> [TRECHO DO DOCUMENTO]
E se é certo que a vivência nos meios rurais impõe que nas relações de vizinhança seja de tolerar os ruídos provocados pelos animais domésticos, e a suportar algumas contrariedades e incomodidades daí advenientes, certo é também que essa tolerância e limitação deverá apenas ocorrer na medida adequada e proporcionada à satisfação dos interesses tutelados pelo direito dominante, para que todos possam continuar a viver em sociedade no ambiente rural que escolheram[57]. Essa tolerância deixa de se impor quando, como na situação dos autos, é elevado o atentado ao descanso e sossego dos recorridos.
De facto, quando esses incómodos ultrapassam o grau de razoabilidade e de tolerabilidade – como bem explicitou o Mm.º Juiz “a quo”, quando os latidos são persistentes e, pela sua intensidade, impeçam os requerentes de descansar e de dormir, como é o caso –, fica a presente providência plenamente justificada.
De todo o exposto, resulta à saciedade, a violação ilícita por parte dos apelantes, do direito à integridade física e moral, à saúde e ao repouso dos requerentes, isto é, a violação do seu direito de personalidade.
Donde, ao contrário do propugnado pelos recorrentes, é de secundar a verificação do requisito da probabilidade séria da existência de um direito (aparência do direito - «fumus bonis juris»).
Dizem também os recorrentes não se verificar a existência do “periculum in mora”, posto que se entendessem que havia o perigo de a situação se agravar se não fosse resolvida rapidamente, deveriam instaurar este procedimento cautelar logo que terminaram com as diligências que efetuaram, o que não aconteceu por vontade e decisão deles.
Vejamos.
Para que o recurso à tutela cautelar possa ser considerado justificado exige-se que o periculum in mora seja actual e iminente.
Deste modo, a providência cautelar deve ser indeferida, porque injustificada, nos casos em que o requerente se tenha conformado com a situação de perigo que ameaça afetar o seu direito, assumindo uma conduta inerte e passiva perante esse facto.

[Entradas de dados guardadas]
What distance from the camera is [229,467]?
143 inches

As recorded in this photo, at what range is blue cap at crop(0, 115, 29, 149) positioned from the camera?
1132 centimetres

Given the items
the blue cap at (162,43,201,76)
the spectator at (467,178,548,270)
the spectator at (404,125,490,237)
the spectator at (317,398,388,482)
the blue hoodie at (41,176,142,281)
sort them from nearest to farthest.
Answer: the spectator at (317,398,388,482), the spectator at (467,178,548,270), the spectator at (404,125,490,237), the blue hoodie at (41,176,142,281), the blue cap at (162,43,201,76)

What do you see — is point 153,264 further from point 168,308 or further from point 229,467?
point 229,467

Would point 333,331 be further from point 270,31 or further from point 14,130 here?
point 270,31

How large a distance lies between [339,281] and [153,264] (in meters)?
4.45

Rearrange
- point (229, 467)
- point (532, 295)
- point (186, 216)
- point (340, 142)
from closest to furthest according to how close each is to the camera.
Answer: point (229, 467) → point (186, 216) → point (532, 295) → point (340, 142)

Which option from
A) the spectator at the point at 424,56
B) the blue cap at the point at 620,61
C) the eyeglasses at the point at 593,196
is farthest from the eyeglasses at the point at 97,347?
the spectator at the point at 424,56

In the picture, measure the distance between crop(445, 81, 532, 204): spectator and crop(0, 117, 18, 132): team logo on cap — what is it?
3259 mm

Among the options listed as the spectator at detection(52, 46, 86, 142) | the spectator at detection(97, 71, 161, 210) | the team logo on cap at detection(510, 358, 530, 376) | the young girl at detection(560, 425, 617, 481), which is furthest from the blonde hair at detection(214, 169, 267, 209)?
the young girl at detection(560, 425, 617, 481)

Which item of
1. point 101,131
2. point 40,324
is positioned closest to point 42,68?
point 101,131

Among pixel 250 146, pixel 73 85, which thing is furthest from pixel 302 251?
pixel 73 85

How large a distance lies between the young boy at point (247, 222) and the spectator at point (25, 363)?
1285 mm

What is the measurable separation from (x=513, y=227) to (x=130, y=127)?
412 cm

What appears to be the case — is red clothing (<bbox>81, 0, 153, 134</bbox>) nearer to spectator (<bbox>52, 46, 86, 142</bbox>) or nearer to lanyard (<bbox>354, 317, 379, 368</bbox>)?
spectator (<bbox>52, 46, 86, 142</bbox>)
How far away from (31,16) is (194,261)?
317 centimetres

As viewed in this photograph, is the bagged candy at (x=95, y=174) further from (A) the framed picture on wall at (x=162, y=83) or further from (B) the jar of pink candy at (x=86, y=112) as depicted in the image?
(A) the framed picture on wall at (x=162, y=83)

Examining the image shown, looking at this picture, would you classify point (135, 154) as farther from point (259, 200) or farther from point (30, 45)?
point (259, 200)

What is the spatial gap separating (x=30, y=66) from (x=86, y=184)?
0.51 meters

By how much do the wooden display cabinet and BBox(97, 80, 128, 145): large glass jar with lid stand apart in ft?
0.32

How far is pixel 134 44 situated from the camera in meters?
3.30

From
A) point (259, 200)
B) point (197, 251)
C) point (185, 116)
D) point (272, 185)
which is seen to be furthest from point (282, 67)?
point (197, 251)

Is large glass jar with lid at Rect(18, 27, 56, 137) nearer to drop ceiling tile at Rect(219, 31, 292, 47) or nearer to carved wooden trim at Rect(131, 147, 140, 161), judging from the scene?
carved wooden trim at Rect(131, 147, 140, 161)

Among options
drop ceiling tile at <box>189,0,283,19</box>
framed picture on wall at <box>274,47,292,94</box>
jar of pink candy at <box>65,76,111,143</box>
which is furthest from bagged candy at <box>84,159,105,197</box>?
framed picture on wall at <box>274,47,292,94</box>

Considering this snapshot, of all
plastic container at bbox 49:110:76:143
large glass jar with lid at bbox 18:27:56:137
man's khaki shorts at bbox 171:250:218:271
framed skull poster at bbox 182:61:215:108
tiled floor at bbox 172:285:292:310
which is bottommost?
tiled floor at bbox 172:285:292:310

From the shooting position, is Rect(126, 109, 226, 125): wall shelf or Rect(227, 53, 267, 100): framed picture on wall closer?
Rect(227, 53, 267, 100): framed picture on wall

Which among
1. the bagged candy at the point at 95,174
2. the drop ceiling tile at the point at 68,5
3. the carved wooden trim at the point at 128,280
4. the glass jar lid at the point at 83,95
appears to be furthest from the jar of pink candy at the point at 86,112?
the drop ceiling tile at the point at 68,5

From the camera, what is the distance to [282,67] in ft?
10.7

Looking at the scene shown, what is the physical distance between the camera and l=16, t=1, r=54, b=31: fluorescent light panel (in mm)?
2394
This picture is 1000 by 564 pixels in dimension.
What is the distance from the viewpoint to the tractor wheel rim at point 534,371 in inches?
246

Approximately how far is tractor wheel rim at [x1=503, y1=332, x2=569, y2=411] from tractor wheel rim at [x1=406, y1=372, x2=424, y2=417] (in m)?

> [O QUE SE PEDE]
#1 Transcreva o texto sobre os latidos dos cães, começando em "Donde, ao contrário" e terminando em "actual e iminente.".
#2 Retome o texto sobre os latidos dos cães a partir do ponto em que ele termina.
Os itens não têm nada a ver com isto.

> [RESPOSTAS POR TAREFA]
#1
Donde, ao contrário do propugnado pelos recorrentes, é de secundar a verificação do requisito da probabilidade séria da existência de um direito (aparência do direito - «fumus bonis juris»).
Dizem também os recorrentes não se verificar a existência do “periculum in mora”, posto que se entendessem que havia o perigo de a situação se agravar se não fosse resolvida rapidamente, deveriam instaurar este procedimento cautelar logo que terminaram com as diligências que efetuaram, o que não aconteceu por vontade e decisão deles.
Vejamos.
Para que o recurso à tutela cautelar possa ser considerado justificado exige-se que o periculum in mora seja actual e iminente.

#2
Ou seja, visando a providência cautelar evitar a lesão de um direito, esta não pode ser decretada, porque injustificada, se essa lesão já se tiver consumado (ainda que grave e de difícil reparação), salvo se essa lesão fundamentar o receio de ocorrência de outras lesões idênticas e futuras, a produção de lesões de natureza continuada ou repetida ou o agravamento do dano[58]. Nestes casos, as lesões que revistam carácter de continuidade ou de repetição são merecedoras do âmbito de protecção cautelar.
No mesmo sentido, sustenta Abrantes Geraldes[59] que “não deixam de ser tuteladas situações em que o evento é anunciado por uma série de elementos de facto ou em que o evento danoso já verificado continua a produzir efeitos que se prolongam no tempo, agravando o estado de insatisfação”.
Estando, pois, “fora da proteção concedida pelo procedimento cautelar comum as lesões de direitos já inteiramente consumadas, ainda que se trate de lesões graves, mas já nada obsta a que, relativamente a lesões continuadas ou repetidas, seja proferida decisão que previna a continuação ou a repetição de actos lesivos , v.g em casos de lesões ao direito de personalidade resultantes de actividades ruidosas e perturbadoras do direito ao descanso (…)”. (sublinhado nosso).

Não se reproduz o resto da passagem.